Look at Marbles, as a prime example of Se dominance. When she really gets into her rantings.. BAM.

On the other hand, she's defo Se subtype. And this guy you're showing _could _be Ti sub. 

But, from what I'm seeing of the guy, it's rehearsed and semi-scripted. So... Hard to tell.


----------



## Serpent (Aug 6, 2015)

Word Dispenser said:


> I considered Se. I'm not against it. Could actually be... But, Se normally comes across as much harsher, to me. I don't think he's territorial in that way.
> 
> 
> 
> ...


Well, the title of the video was adequate evidence of Se harshness, lol. I have auxiliary Se and I can be very forceful or aggressive, especially when I want something. My other thread about my argument with my mother is a good example. But I'm also lazy, which creates an interesting paradox. 
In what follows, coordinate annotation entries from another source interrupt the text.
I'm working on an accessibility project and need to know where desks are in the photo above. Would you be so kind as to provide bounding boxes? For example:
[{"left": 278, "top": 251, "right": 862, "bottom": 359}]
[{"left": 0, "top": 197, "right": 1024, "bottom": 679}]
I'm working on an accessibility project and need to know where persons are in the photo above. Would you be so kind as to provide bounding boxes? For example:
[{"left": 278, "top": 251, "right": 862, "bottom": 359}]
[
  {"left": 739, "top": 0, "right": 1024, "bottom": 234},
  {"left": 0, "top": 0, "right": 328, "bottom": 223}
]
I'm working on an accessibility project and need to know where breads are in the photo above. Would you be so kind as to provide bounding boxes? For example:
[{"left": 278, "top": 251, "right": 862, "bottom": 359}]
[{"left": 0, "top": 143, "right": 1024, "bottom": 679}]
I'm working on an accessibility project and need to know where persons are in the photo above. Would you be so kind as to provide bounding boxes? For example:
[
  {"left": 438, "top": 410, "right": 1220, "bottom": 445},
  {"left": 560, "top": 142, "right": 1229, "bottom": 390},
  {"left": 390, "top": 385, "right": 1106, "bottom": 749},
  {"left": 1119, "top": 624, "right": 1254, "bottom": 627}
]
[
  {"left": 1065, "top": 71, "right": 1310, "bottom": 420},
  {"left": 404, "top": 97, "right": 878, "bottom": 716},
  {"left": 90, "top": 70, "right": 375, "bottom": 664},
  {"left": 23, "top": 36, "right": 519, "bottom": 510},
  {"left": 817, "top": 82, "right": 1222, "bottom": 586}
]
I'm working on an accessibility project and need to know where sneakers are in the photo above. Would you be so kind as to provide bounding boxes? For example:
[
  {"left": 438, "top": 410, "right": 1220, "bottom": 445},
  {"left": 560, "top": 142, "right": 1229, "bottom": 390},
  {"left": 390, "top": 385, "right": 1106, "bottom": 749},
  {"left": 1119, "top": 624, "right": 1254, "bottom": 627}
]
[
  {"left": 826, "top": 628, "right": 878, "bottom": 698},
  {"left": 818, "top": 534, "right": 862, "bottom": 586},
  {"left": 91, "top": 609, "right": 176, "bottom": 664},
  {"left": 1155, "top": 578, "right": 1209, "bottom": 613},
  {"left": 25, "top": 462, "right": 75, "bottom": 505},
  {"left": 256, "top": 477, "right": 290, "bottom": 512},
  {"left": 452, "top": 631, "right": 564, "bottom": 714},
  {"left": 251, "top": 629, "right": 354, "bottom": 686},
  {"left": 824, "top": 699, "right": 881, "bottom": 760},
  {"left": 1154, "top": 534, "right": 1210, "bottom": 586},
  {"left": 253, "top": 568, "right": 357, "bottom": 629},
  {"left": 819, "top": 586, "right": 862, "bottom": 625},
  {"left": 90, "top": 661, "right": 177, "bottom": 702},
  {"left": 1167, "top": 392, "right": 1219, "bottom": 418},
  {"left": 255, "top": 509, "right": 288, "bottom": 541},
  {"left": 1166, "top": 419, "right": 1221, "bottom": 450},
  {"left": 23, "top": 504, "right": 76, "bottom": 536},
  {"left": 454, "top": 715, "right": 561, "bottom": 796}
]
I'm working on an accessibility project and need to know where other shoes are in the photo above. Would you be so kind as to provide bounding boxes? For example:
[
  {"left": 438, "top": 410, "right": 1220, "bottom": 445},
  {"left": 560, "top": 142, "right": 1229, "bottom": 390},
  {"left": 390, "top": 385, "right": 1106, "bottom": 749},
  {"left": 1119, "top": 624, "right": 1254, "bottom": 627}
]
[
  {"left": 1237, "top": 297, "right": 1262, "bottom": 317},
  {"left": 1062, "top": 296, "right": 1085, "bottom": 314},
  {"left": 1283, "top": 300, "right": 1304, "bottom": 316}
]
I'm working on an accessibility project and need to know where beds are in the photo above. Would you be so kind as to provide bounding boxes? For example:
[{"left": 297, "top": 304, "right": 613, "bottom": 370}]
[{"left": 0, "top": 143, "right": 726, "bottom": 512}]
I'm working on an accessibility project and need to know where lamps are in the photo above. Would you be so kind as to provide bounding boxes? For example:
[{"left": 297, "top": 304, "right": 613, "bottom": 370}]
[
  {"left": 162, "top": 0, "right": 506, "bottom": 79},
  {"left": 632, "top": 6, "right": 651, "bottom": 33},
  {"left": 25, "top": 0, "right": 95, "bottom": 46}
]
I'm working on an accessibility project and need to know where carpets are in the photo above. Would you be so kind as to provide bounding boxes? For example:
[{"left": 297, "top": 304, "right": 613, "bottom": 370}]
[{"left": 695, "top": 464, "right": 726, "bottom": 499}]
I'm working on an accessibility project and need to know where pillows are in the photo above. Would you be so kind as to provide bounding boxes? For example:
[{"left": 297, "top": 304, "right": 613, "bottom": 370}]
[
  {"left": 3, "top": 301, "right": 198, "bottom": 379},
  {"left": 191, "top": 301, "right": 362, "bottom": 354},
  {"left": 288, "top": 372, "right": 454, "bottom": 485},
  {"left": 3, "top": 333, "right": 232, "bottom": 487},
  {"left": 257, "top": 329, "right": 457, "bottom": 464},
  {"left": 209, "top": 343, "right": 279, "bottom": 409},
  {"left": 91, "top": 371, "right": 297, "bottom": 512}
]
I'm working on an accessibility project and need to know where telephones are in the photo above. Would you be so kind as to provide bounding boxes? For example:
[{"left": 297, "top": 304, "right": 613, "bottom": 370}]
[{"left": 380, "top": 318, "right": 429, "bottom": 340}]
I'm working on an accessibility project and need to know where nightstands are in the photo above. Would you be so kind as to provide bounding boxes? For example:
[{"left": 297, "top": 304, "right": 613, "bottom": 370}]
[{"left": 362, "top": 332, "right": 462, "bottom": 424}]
Here's a video where he's being real.


----------



## Word Dispenser (May 18, 2012)

Phantasmagorical said:


> Well, the title of the video was adequate evidence of Se harshness, lol. I have auxiliary Se and I can be very forceful or aggressive, especially when I want something. My other thread about my argument with my mother is a good example. But I'm also lazy, which creates an interesting paradox.
> 
> Here's a video where he's being real.


Yeah, Se-Ti. :kitteh:


----------



## Serpent (Aug 6, 2015)

Word Dispenser said:


> Yeah, Se-Ti. :kitteh:


I knew it. I always got the impression that he was basically verbalizing my thoughts in a more theatrical and casual manner, so much so that following every movie I watched, I would immediately look up his review of the movie, almost as if to recapitulate my experience. I like Nostalgia Critic, but he can get somewhat digressive (which, in retrospect, is not really a digression), although I admire how he still manages to get in full circle. It's like, Point A -> Apparent Digression -> Somehow use the information gathered from the digressive ruminations to prove Point A. I have observed a similar pattern in VSauce's videos. "Wow, this is interesting.... Wait, what is he talking about?.... Holy shit, the whole thing makes sense". While JeremyJahns is basically shooting bullets in straight lines. I guess that's one discrepancy between Ne and Se. Extroverted perception is awesome.


----------